* [What you are asked to do]:
In full and without deviation, write out the entries that follow.

==================================================

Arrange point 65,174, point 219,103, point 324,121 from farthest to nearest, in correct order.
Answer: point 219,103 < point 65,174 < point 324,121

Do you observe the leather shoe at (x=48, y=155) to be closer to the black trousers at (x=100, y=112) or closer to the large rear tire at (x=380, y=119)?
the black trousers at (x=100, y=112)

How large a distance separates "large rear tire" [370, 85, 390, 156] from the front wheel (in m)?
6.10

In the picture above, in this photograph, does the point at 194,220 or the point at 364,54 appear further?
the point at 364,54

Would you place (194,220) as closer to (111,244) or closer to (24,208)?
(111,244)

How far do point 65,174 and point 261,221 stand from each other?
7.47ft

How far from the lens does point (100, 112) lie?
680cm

==================================================

* [The reply]:
Arrange point 65,174, point 219,103, point 324,121 from farthest to nearest, in correct order.
Answer: point 219,103 < point 65,174 < point 324,121

Do you observe the leather shoe at (x=48, y=155) to be closer to the black trousers at (x=100, y=112) or closer to the large rear tire at (x=380, y=119)?
the black trousers at (x=100, y=112)

How large a distance separates "large rear tire" [370, 85, 390, 156] from the front wheel (in m)?
6.10

In the picture above, in this photograph, does the point at 194,220 or the point at 364,54 appear further?
the point at 364,54

Would you place (194,220) as closer to (111,244) or closer to (24,208)?
(111,244)

How far do point 65,174 and point 261,221 stand from each other?
7.47ft

How far from the lens does point (100, 112) lie?
680cm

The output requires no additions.